For the 2 pageview related metrics, we'll need to create new serving layer datasets. The serving layer (cassandra) data models are being designed and reviewed at https://wikitech.wikimedia.org/wiki/User:Ottomata/Global_Editor_Metrics_2025_Design_Draft#Data_model_(if_structured).

For the Data Lake pipeline, we'll need to compute some 'intermediate' tables from which we can fill the serving layer tables.

Get all pages a user edited before a date

To compute these, we need a lookup table that given a user_central_id and a date, will give us a list of pages that that user has edited on or before that date.

Option 1

This table might look something like:

Table name: user_edited_pages (?)

FieldTypeDescription
user_central_idbigintMediaWiki user central ID. At Wikimedia, this is the CentralAuth globaluser gu_id field.
wiki_idstring
page_idbigint
earliest_edit_dttimestampTimestamp on which the user first edited this page.
latest_edit_dttimestampTimestamp on which the user last edited this page.

From this, we could compute the list of pages a user has edited WHERE earliest_edit_dt < {date_in_question}

We could backfill this table using either mediawiki_history or mediawiki_content_history_v1 (with T406515), and update it daily from either mediawiki_content_history_v1 (with T406515) or from event.mediawiki_page_change_v1.

Option 2

However, this user_edited_pages is a mutable dataset. We need to discuss if we can/want to maintain and update this as Iceberg table. Alternatively , we could design an append only daily table like

Alternative:
Table name: user_edited_pages_daily (?)

FieldTypeDescription
user_central_idbigintMediaWiki user central ID. At Wikimedia, this is the CentralAuth globaluser gu_id field.
wiki_idstring
page_idstring
yearstring
monthstring
daystring

Each day, this table would store for each user all pages that user edited that day. When computing the list of pages edited before a date, we could select distinct wiki_id,page_id before that date.

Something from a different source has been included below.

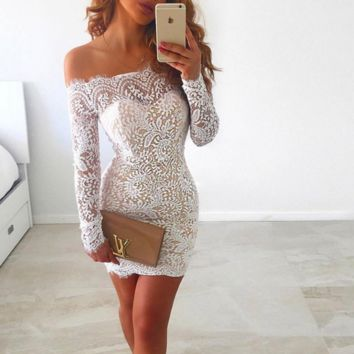The new goddess of eyelashes lace word collar body wrapped around the hip was thin long sleeve dress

Decision: Option 2 T407559: Global Editor Metrics - Data Pipeline - edit_per_editor_per_page_daily

Pageview intermediate tables

Once we have a lookup for user_edited_pages, we should be able to compute daily metric tables from which we can write to the serving layer (cassandra).

We can either:

  • store a daily count of pageviews per editor per page and from this compute the total pageviews per editor and top k pages viewed tables and write that to cassandra
  • pre compute and store total pageview count and top k pages in Data lake, and write that to cassandra.

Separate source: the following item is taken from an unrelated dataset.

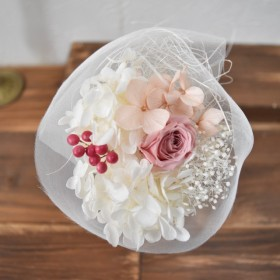 petit tulle bouquet with pink rose pk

In order to compute the top k metric, we'll need to have a complete picture of pageview counts per user per page anyway. So, as long as storage for this in the Data Lake isn't a huge issue (is it?), we should probably do that. If we do, this table may look like

Table name: pageviews_per_editor_per_page

FieldTypeDescription
user_central_idbigintMediaWiki user central ID. At Wikimedia, this is the CentralAuth globaluser gu_id field.
wiki_idstring
page_idbigint
viewsbigint
yearstring
monthstring
daystring

From this Hive table, we can then compute:

  • Sum of daily pageviews per user
    • e.g. SELECT SUM(views) group by user_central_id...
  • Top k List of most viewed paged edited by this user per month
    • e.g. order by views desc limit 10 grouped per user

That data could then be stored in Cassandra tables for serving. See https://wikitech.wikimedia.org/wiki/User:Ottomata/Global_Editor_Metrics_2025_Design_Draft#Data_model_(if_structured) for serving layer data model


Done is

  • Data pipeline to daily update editing metrics in mediawiki_history_reduced in Druid.
  • Data pipeline to daily update pageviews_per_editor in Cassandra
  • Data pipeline to monthly update pageviews_top_pages_per_editor_monthly in Cassandra

Related Objects

Event Timeline

We'd like to generate a few days of editor_metrics_per_user_per_page_daily data ASAP in order to better understand how big this data might get over time. The size of this data is quite hard to estimate, as there are quite a few variables that can influence the number of records per day (# of distinct editors, # of pages each editor has edited, # of pages that get pageviews, etc. etc.).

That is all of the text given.